Он не проснулся, не завозился и не пискнул. Он ударил в жесть сразу, в полную силу, как будто в банке всё это время сидел не спящий зверёк, а взведённая пружина. Банка подпрыгнула на полке, пошла к краю, Тарас поймал её ладонью. Внутри било непрерывно: мелко, зло, часто, без пауз, металл о металл, и в этом звуке не было ничего похожего на его обычную ночную возню.
— Началось, — сказал Тарас.
Он не стал его успокаивать. Он поставил банку в струбцину, чтобы не свалилась, вытер руку и снял с гвоздя у щита хронометр — тот самый, с треснувшим стеклом, который у него висит в машинном лет пять.
— Что ты делаешь?
— Считаю. — Он щёлкнул кнопкой. — Сегодня в пятнадцать сорок он вот так же забился. И через две минуты у тебя стук ушёл вбок. Я тогда не засёк. Сейчас засеку.

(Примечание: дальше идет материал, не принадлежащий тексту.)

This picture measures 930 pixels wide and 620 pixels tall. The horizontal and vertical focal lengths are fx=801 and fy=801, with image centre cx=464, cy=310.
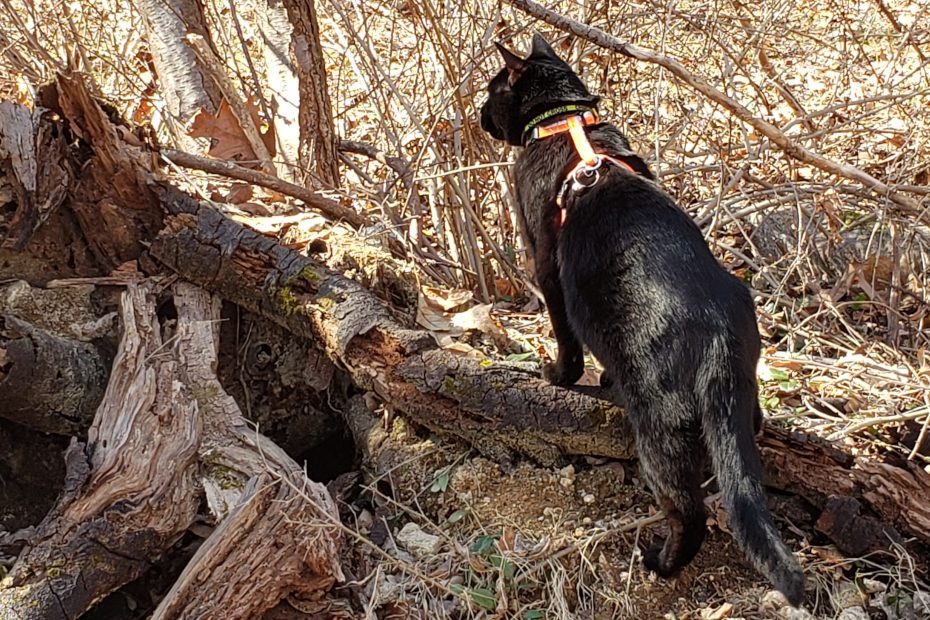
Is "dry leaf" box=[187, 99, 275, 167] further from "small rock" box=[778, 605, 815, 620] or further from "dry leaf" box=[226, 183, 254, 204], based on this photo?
"small rock" box=[778, 605, 815, 620]

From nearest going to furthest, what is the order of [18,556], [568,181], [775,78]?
[18,556] < [568,181] < [775,78]

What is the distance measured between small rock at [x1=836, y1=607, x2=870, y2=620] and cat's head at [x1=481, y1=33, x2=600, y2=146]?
1883 mm

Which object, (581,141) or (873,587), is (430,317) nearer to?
(581,141)

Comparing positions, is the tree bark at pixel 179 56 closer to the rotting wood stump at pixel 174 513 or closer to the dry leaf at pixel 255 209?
the dry leaf at pixel 255 209

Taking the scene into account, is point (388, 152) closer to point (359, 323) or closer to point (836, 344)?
point (359, 323)

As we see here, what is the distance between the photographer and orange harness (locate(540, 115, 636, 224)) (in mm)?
2574

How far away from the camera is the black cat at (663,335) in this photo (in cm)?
205

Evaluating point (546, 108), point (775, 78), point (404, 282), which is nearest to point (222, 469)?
point (404, 282)

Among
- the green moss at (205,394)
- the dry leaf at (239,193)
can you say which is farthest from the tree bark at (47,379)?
the dry leaf at (239,193)

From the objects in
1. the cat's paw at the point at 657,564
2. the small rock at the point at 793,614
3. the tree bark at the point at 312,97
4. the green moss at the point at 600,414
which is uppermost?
the tree bark at the point at 312,97

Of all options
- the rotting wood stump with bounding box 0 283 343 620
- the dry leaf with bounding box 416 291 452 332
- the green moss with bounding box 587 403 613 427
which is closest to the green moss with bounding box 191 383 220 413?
the rotting wood stump with bounding box 0 283 343 620

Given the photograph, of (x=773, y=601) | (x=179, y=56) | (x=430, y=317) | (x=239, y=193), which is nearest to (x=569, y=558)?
(x=773, y=601)

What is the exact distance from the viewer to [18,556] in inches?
82.0

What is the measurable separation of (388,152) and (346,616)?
271cm
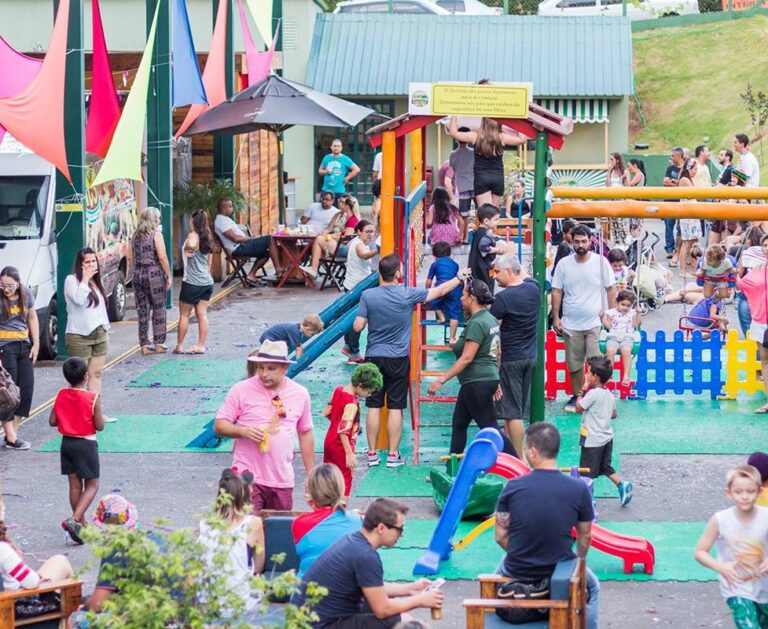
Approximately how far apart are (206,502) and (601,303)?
477 cm

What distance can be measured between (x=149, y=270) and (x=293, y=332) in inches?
173

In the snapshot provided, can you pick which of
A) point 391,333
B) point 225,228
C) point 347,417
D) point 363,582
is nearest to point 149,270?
point 391,333

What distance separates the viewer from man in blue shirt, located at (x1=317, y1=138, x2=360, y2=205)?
25.0 meters

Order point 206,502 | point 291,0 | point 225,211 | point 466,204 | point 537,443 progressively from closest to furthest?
point 537,443 < point 206,502 < point 466,204 < point 225,211 < point 291,0

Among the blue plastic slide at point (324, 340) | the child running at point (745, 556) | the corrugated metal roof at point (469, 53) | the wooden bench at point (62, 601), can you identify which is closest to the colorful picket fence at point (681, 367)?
the blue plastic slide at point (324, 340)

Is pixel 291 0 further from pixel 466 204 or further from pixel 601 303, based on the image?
pixel 601 303

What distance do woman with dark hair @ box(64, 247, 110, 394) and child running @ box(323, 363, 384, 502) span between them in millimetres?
3791

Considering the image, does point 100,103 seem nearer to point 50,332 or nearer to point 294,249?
point 50,332

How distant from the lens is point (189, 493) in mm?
12219

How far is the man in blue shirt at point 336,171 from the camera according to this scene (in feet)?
82.1

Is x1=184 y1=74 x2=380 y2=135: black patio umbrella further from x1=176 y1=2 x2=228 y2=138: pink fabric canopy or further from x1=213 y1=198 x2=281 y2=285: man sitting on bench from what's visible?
x1=213 y1=198 x2=281 y2=285: man sitting on bench

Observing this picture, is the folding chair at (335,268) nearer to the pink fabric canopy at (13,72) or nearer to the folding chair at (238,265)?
the folding chair at (238,265)

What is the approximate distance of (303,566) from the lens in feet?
27.1

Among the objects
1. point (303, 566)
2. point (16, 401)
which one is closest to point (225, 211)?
point (16, 401)
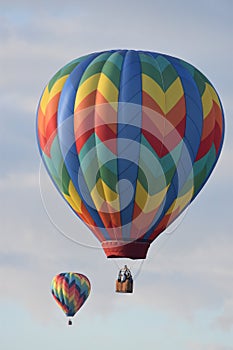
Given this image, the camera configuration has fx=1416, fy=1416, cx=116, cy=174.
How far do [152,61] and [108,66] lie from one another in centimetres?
166

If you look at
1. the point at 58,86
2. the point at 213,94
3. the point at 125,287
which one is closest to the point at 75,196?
the point at 125,287

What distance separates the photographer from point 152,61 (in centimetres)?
5162

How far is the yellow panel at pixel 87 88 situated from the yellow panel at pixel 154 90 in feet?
5.68

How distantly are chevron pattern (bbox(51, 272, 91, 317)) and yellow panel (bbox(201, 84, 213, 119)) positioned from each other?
71.2 feet

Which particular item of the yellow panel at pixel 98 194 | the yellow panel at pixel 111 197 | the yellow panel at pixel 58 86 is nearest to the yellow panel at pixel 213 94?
the yellow panel at pixel 58 86

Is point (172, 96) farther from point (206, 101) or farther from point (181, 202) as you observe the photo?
point (181, 202)

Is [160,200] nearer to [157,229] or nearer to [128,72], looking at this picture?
[157,229]

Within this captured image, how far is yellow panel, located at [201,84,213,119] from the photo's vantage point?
51.8 meters

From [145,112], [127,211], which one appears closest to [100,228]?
[127,211]

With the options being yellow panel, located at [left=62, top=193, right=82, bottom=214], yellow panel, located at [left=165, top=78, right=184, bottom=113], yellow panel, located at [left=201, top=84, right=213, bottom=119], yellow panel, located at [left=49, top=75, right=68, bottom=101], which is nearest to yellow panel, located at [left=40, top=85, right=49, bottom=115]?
yellow panel, located at [left=49, top=75, right=68, bottom=101]

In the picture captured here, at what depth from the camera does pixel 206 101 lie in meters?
52.1

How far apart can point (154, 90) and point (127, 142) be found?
212 cm

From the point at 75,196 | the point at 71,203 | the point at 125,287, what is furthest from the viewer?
the point at 71,203

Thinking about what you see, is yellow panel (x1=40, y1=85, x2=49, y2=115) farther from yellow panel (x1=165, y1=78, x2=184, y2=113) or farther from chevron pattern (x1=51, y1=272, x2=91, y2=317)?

Секундная стрелка пошла по кругу.
Гвоздь бился. Я стоял, прижав шину коленом, забыв про неё, и слушал, и никакого стука в челюсти у меня не было — он приходил сам по себе, раз в одну и восемь, слева и сверху, наискось через висок, и приходил он ровно, и в нём ничего не менялось.
— Минута, — сказал Тарас.
Аварийный вентилятор регенератора шелестел под настилом. Девятнадцать процентов кислорода: дышать можно, работать тяжело, и через час работы начинает болеть за глазами. Я поймал себя на том, что дышу глубже, чем надо.
— Полторы.
В банке скребло.
— Что должно случиться? — спросил я.
— Не знаю. — Тарас смотрел на стрелку. — Что-нибудь.
Интерком на переборке хрюкнул и ожил на середине слова.
— …ан. Тарас. — Голос Рины пришёл плоский, сдавленный узкой линией. — У меня приёмник лёг.
Тарас нажал кнопку хронометра.
— Сто двадцать, — сказал он.
— Что? — сказала Рина.
— Сто двадцать секунд. Две минуты. — Он держал хронометр у самого лица, у самой лампы, и смотрел на него так, как смотрят на прибор, который показал не то, что от него ждали. — Повтори, что у тебя.
— У меня приёмник лёг. Весь. Насухо. — В её голосе было то, что появляется у неё, когда она снимает наушник. — Слушай, там не тишина была, там ноль был и до этого, четвёртые сутки ноль. Но ноль — это когда линия ровная. А сейчас она не ровная, она никакая. Приёмник не слышит даже себя. Я на него подала свой контрольный тон, он его не берёт. Он живой, питание есть, лампа горит, он просто оглох.
— Надолго?
— Откуда я знаю? Он тридцать секунд как оглох.
Тарас перевёл взгляд на банку.
Гвоздь всё ещё бился, но уже тише, с паузами, будто устал. Я подошёл и посмотрел в дырки. Он метался по кругу, тыкался мордой в стык крышки, снова метался и опять тыкался — в одно и то же место, будто там была щель, о которой знал только он.
— Рина, — сказал я в интерком. — Засеки, когда он оживёт.
— Он оживёт?
— Я не знаю. Засеки.
Она оживила его через одиннадцать минут. К этому времени Гвоздь уже спал, свернувшись у стенки банки, как ни в чём не бывало, и лысый бок его поднимался ровно и медленно.
Тарас положил хронометр на верстак, циферблатом вверх, и долго на него смотрел.
— У нас на борту, — сказал он наконец, — приборов на четыре миллиона. Гирокомпас плывёт. Сетки нет. Эфира нет. Счисления нет. — Он ткнул пальцем в банку. — И один мусорный щелкун, которого я три месяца ловил на крошку, знает про эту дыру за две минуты до того, как узнаём мы.
— Может, совпадение.
— Два раза подряд с одинаковой цифрой — это не совпадение, это устройство. — Он взял тряпку и стал вытирать чистые руки. — Ты, главное, капитану скажи так, чтобы она не решила, что я опять на что-то поспорил.